Although the human brain is incredibly fast, processing of visual impressions is a complex endeavor taking the brain several hundred milliseconds before they enter our consciousness.
New research finds that recognition may be expedited if the brain possesses some prior information — that is, when it already knows what it is about to see. The research overturns what neuroscientists assumed — that the processes leading up to conscious perception were rather rigid and that their timing did not vary.
On their way from the eye, visual stimuli are analyzed in several ways by different processing stages in the brain. It is not until they have passed several processing steps that the stimuli reach conscious perception. This unconscious processing prior to perception usually takes approximately 300 milliseconds.
Researchers at the Max Planck Institute for Brain Research in Frankfurt, Germany, were able to demonstrate that the timing of this process, far from being rigid, is in fact variable. In an experiment, participants perceived stimuli more efficiently and faster if they knew what to expect.

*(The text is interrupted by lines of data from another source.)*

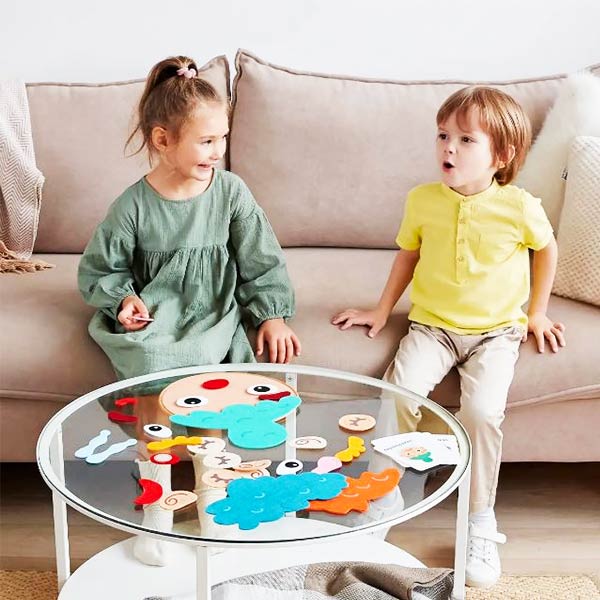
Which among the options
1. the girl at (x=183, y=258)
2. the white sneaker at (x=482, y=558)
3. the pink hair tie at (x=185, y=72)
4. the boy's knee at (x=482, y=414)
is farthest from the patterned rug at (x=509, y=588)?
the pink hair tie at (x=185, y=72)

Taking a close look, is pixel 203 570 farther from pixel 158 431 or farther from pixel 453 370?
pixel 453 370

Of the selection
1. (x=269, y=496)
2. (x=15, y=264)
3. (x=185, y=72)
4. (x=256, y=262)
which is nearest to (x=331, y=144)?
(x=256, y=262)

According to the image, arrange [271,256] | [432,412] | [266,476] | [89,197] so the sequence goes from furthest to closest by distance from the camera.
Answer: [89,197] < [271,256] < [432,412] < [266,476]

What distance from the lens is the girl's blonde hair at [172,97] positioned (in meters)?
1.84

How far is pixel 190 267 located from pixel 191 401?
0.46 meters

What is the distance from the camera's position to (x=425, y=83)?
7.97 ft

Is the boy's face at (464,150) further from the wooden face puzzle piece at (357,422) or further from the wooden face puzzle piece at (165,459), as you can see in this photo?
the wooden face puzzle piece at (165,459)

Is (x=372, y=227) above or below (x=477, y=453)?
above

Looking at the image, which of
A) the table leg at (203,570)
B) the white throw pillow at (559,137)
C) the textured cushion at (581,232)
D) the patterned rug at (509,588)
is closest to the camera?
the table leg at (203,570)

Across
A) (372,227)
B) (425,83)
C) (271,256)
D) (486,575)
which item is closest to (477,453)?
(486,575)

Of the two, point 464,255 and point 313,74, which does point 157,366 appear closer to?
point 464,255

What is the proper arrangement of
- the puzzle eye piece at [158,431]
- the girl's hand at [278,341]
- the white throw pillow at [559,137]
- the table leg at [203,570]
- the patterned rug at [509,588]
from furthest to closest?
the white throw pillow at [559,137], the girl's hand at [278,341], the patterned rug at [509,588], the puzzle eye piece at [158,431], the table leg at [203,570]

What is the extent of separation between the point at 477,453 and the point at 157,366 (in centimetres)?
62

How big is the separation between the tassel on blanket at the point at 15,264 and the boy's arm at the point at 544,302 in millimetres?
1100
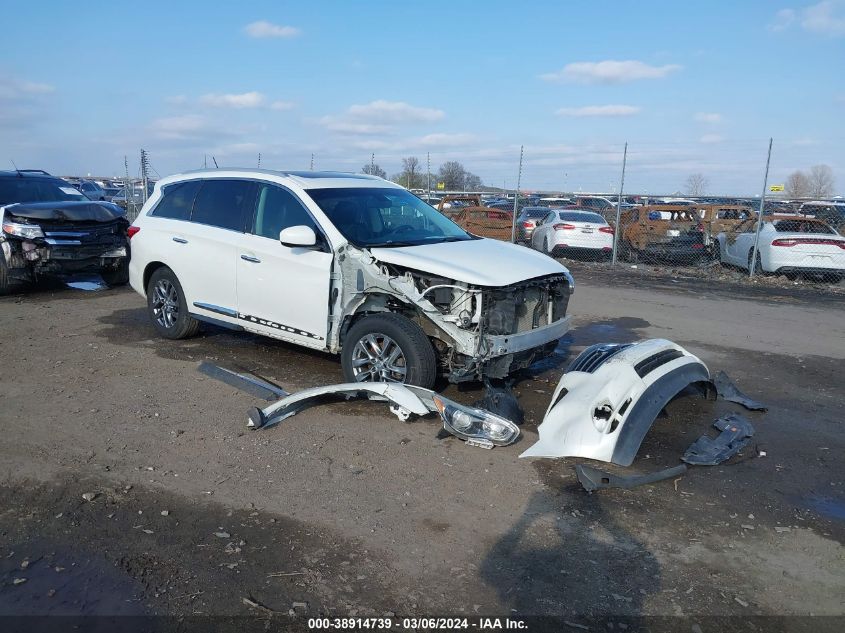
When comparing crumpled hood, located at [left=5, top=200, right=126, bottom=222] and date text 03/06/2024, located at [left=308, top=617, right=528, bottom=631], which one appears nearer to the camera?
date text 03/06/2024, located at [left=308, top=617, right=528, bottom=631]

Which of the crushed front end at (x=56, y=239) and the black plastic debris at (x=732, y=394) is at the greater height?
the crushed front end at (x=56, y=239)

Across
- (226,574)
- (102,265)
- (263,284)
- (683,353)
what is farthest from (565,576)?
(102,265)

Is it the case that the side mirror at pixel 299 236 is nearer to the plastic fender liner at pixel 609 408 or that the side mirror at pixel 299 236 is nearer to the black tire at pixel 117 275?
the plastic fender liner at pixel 609 408

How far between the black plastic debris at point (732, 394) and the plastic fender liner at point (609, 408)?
3.80 feet

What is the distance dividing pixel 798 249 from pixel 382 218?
424 inches

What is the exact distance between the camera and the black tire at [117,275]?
11656mm

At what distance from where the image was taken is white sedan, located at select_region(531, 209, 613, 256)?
1711 centimetres

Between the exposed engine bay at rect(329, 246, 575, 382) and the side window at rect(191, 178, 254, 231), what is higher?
the side window at rect(191, 178, 254, 231)

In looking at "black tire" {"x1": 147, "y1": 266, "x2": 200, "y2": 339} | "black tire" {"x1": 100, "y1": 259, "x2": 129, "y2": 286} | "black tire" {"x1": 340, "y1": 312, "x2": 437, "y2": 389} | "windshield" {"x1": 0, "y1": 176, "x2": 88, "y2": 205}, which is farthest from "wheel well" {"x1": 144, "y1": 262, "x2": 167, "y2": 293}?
"windshield" {"x1": 0, "y1": 176, "x2": 88, "y2": 205}

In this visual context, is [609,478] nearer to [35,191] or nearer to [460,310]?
[460,310]

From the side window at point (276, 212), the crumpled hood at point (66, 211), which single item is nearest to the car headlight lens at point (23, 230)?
the crumpled hood at point (66, 211)

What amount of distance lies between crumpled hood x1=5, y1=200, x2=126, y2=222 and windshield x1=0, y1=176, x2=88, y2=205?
0.65 m

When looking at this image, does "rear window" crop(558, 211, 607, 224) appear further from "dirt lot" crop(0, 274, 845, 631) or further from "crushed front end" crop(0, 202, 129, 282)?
"dirt lot" crop(0, 274, 845, 631)

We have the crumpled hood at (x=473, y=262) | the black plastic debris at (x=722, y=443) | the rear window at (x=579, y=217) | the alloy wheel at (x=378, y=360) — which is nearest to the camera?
the black plastic debris at (x=722, y=443)
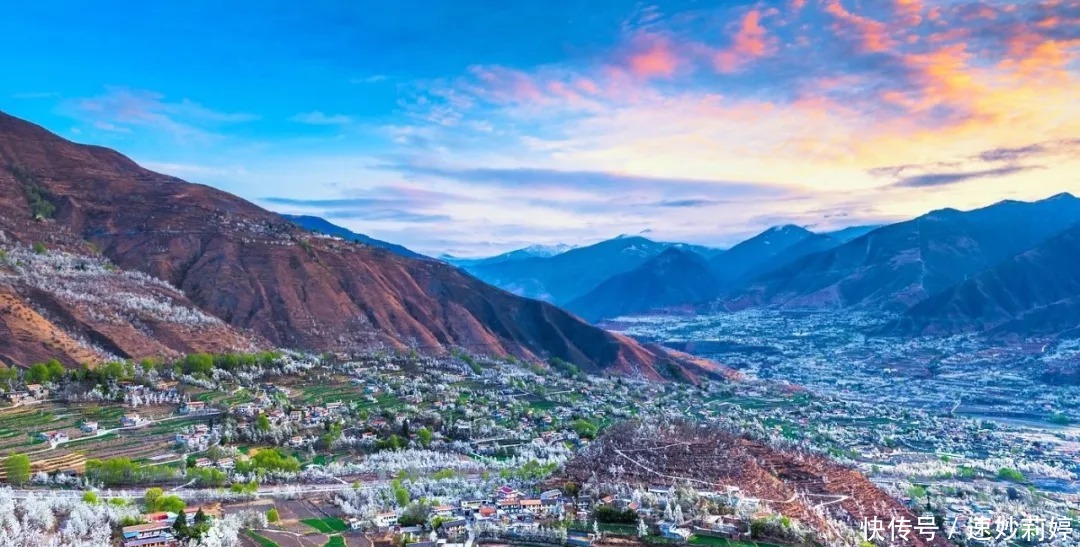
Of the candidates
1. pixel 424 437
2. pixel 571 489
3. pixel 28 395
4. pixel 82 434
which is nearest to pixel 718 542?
pixel 571 489

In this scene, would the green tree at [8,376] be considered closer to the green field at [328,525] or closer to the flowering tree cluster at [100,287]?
the flowering tree cluster at [100,287]

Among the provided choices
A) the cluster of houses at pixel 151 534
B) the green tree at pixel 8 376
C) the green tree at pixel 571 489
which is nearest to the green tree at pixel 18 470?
the cluster of houses at pixel 151 534

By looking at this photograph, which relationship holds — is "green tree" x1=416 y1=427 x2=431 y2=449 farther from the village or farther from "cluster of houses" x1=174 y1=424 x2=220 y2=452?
"cluster of houses" x1=174 y1=424 x2=220 y2=452

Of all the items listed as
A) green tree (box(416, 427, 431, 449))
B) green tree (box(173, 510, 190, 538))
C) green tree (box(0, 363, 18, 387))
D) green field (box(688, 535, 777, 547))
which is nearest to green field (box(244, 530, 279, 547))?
green tree (box(173, 510, 190, 538))

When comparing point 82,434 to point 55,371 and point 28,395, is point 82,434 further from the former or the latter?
point 55,371

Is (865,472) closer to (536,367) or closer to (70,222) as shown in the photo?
(536,367)
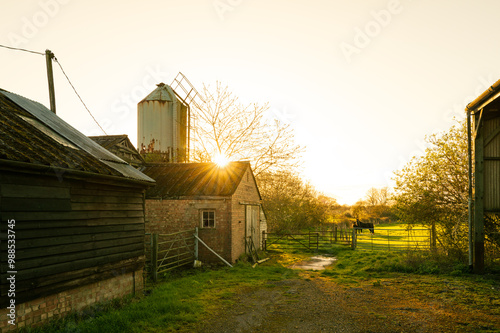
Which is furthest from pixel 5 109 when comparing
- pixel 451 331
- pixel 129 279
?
pixel 451 331

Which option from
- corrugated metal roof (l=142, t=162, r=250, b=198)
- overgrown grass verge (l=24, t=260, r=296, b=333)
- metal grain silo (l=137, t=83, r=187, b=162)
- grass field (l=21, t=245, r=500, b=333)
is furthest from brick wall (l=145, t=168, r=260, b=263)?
metal grain silo (l=137, t=83, r=187, b=162)

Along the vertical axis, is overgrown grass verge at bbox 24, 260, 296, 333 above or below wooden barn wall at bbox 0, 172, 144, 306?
below

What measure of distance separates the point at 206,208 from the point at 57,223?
8580 millimetres

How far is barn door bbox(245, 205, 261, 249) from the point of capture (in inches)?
672

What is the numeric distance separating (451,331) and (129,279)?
7.55m

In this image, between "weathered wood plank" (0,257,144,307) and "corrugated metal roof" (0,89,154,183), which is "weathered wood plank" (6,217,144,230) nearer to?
"weathered wood plank" (0,257,144,307)

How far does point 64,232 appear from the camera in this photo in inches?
258

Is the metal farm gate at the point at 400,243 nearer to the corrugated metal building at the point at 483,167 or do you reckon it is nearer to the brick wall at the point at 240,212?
the corrugated metal building at the point at 483,167

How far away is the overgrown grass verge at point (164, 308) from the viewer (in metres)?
6.43

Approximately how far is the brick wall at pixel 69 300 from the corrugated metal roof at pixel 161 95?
18.3m

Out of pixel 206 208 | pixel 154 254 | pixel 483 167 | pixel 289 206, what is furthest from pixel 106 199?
pixel 289 206

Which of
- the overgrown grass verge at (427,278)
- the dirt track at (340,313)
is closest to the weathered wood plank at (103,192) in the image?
the dirt track at (340,313)

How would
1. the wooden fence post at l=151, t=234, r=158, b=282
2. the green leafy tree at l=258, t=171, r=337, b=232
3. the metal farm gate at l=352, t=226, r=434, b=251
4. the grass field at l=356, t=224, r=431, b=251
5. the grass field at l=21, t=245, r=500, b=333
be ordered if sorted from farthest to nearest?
1. the green leafy tree at l=258, t=171, r=337, b=232
2. the grass field at l=356, t=224, r=431, b=251
3. the metal farm gate at l=352, t=226, r=434, b=251
4. the wooden fence post at l=151, t=234, r=158, b=282
5. the grass field at l=21, t=245, r=500, b=333

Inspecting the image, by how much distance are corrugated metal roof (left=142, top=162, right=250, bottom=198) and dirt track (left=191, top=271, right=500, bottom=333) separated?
6041 mm
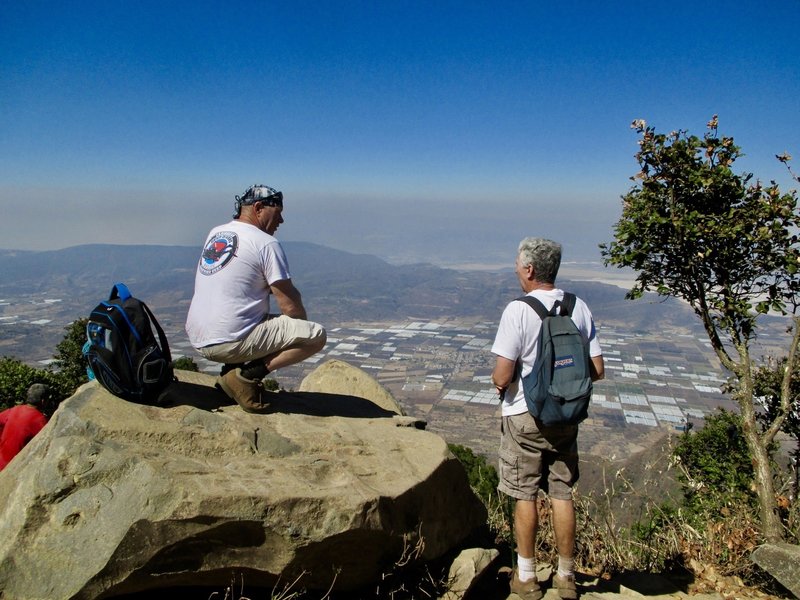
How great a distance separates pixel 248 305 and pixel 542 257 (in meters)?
2.41

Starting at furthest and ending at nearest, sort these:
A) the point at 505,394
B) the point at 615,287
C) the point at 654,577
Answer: the point at 615,287 → the point at 654,577 → the point at 505,394

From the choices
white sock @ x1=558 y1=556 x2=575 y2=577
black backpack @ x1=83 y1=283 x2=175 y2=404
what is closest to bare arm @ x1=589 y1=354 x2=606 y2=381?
white sock @ x1=558 y1=556 x2=575 y2=577

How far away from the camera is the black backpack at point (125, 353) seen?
4.07 m

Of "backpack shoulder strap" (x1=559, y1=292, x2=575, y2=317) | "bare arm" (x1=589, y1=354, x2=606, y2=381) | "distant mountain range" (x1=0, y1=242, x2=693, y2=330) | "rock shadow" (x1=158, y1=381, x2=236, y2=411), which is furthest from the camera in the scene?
"distant mountain range" (x1=0, y1=242, x2=693, y2=330)

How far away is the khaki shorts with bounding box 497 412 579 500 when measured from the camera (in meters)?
3.84

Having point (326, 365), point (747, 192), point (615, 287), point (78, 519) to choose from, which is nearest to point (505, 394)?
point (78, 519)

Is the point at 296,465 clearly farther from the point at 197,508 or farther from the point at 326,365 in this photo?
the point at 326,365

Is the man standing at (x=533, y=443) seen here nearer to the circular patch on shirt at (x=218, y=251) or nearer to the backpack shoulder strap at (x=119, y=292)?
the circular patch on shirt at (x=218, y=251)

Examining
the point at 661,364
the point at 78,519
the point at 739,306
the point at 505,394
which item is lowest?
the point at 661,364

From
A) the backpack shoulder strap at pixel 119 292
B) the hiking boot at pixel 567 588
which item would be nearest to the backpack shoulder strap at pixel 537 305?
the hiking boot at pixel 567 588

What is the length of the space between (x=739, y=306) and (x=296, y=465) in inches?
198

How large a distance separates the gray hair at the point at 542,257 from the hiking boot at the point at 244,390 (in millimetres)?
2494

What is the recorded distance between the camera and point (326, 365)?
7.12 meters

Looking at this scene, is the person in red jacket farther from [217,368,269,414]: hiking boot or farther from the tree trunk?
the tree trunk
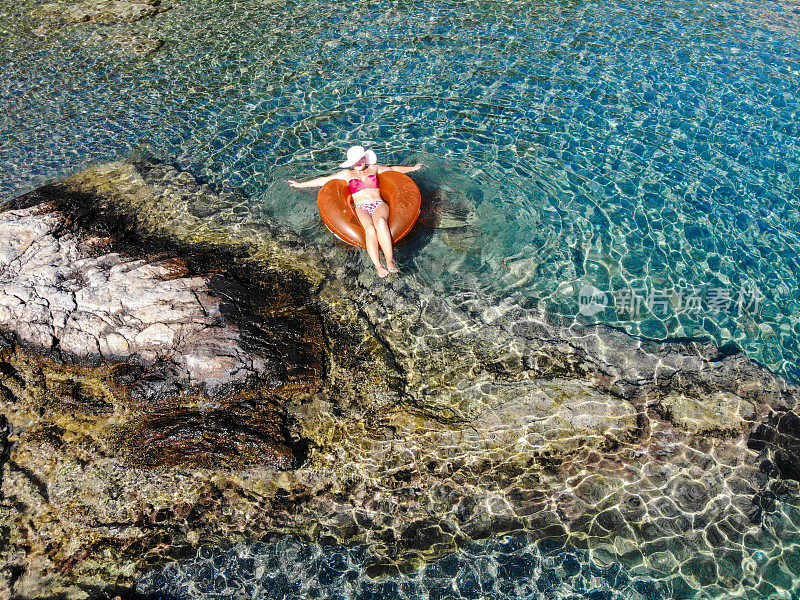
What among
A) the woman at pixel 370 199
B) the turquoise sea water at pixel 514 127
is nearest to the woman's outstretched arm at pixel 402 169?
the woman at pixel 370 199

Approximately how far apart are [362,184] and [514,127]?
10.1 ft

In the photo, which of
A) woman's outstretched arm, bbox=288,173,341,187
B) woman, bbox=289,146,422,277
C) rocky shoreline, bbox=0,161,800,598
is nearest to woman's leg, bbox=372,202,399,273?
woman, bbox=289,146,422,277

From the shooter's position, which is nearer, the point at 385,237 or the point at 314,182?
the point at 385,237

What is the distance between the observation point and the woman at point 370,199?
6078 mm

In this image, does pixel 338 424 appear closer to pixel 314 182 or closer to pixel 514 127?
pixel 314 182

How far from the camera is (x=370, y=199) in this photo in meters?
6.45

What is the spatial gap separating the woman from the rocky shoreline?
37cm

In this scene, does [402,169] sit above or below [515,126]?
above

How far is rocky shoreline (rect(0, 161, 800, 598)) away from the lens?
13.9 ft

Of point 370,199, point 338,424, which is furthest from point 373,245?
point 338,424

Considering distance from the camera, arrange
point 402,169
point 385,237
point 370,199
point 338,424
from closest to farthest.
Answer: point 338,424 < point 385,237 < point 370,199 < point 402,169

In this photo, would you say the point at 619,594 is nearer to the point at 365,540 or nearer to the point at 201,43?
the point at 365,540

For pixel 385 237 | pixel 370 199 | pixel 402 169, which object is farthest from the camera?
pixel 402 169

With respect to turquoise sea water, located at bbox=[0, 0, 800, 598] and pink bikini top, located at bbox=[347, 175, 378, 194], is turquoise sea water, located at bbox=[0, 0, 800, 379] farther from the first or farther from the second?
pink bikini top, located at bbox=[347, 175, 378, 194]
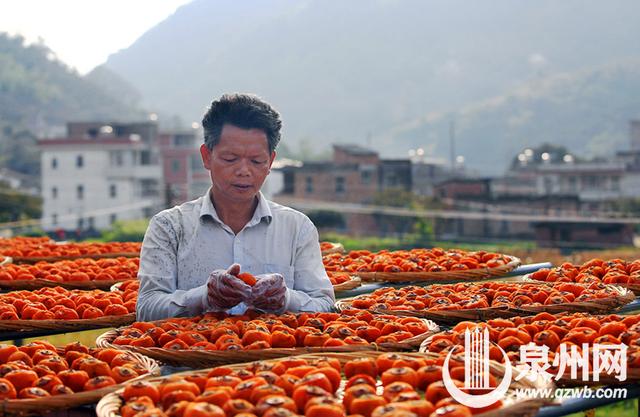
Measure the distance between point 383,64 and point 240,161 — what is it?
182778mm

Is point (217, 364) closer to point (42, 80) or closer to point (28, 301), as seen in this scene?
point (28, 301)

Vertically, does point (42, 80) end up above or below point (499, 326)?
above

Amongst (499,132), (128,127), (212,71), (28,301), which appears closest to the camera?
(28,301)

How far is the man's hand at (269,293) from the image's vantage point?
411 cm

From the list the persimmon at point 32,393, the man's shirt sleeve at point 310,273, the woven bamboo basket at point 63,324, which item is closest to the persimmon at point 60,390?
the persimmon at point 32,393

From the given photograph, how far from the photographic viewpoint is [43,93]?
109375 millimetres

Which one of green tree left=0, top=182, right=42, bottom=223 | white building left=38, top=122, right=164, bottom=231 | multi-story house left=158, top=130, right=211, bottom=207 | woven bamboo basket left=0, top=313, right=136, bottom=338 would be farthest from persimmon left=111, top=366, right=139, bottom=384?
multi-story house left=158, top=130, right=211, bottom=207

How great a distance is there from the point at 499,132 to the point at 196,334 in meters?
131

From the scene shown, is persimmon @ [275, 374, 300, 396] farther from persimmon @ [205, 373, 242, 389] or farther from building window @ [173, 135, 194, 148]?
building window @ [173, 135, 194, 148]

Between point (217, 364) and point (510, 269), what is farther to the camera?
point (510, 269)

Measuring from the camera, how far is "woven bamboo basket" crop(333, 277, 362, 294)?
21.2 feet

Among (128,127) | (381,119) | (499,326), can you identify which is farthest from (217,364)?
(381,119)

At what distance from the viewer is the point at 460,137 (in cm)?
13350

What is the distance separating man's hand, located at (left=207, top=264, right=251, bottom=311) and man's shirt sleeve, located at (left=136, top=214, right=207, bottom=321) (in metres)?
0.27
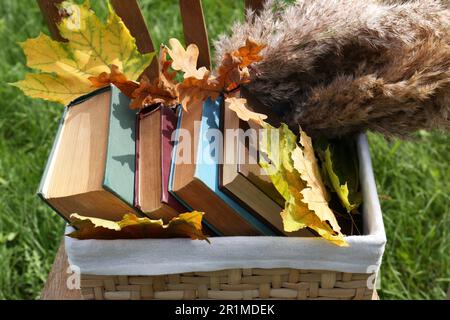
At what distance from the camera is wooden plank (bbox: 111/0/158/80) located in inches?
38.6

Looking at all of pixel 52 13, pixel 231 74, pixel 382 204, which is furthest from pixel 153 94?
pixel 382 204

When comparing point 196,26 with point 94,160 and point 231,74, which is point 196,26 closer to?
point 231,74

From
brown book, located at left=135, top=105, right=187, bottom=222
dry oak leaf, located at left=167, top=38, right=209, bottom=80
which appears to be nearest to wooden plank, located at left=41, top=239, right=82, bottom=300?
brown book, located at left=135, top=105, right=187, bottom=222

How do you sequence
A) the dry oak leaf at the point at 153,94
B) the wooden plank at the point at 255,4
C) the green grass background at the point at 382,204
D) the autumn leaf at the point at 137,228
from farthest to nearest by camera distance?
1. the green grass background at the point at 382,204
2. the wooden plank at the point at 255,4
3. the dry oak leaf at the point at 153,94
4. the autumn leaf at the point at 137,228

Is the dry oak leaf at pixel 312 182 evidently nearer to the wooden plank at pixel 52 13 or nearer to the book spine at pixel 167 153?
the book spine at pixel 167 153

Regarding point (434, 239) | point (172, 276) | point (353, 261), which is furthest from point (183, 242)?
point (434, 239)

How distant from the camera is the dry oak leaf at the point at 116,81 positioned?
0.89m

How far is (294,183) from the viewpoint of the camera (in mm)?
830

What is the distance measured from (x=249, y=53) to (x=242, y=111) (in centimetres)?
7

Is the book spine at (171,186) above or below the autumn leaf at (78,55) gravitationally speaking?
below

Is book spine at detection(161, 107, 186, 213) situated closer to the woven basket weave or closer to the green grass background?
the woven basket weave

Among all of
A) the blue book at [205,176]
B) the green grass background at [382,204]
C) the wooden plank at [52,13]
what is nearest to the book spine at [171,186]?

To investigate this, the scientists showed the participants images with a background of randomly distributed dots on a monitor. During an image sequence, the distribution of the dots systematically changed such that a symbol gradually appeared.
Following each image, the participants indicated if they could see the symbol by pressing a button.
As soon as the symbol had appeared fully and was clearly recognizable, the scientists presented the same image sequence in reverse order, such that the symbol gradually faded again. During the entire experiment, electroencephalographic (EEG) activity of the participants was measured.
The participants took relatively long to recognize the symbol in the first sequence of images with increasing visibility, but the threshold of awareness in the second, reverse presentation of images was much lower. The participants were able to recognize the letters even at very poor resolution.
“Expectations based on previously acquired information apparently help to perceive the object consciously,” said Dr. Lucia Melloni, first author of the study.
Once the participants knew which symbol was hiding in the random field of noise, they were able to perceive it better. The scientists have thus confirmed previous studies, according to which people perceive moving objects better if they already know in which direction the objects will move.
Moreover, the measurements of EEG activity produced astonishing results.
“We found that the timing of EEG activity for conscious perception changed depending on the person’s expectations,” said Melloni.
If the participants could predict what they were going to see, the characteristic EEG pattern for conscious perception took place 100 milliseconds earlier than without prior expectations. The scientists might thus have found a conclusive explanation for the contradictory results of other neuroscientific research groups.
Depending on the study, they had sometimes found very early and sometimes very late EEG activity correlating with conscious perception.
“Our research explains this variability in timing. Apparently, the brain does not process the stimuli rigidly and at the same speed; rather, it is flexible,” said Dr. Wolf Singer, director of the Department for Neurophysiology at Max Planck.
Processing is thus faster if the brain only has to compare the incoming visual information with a previously established expectation. As a result, conscious perception occurs earlier. In contrast, if the brain has to assess a stimulus from scratch due to a lack of prior information, the processing takes longer.
These results may show that previous EEG studies have been interpreted incorrectly.
“Since the interpretation depends heavily on the sequence of events, EEG activity may have been incorrectly allocated to consciousness processes,” Singer said. “In light of these results, it appears necessary to reinvestigate the neuronal correlates of consciousness.”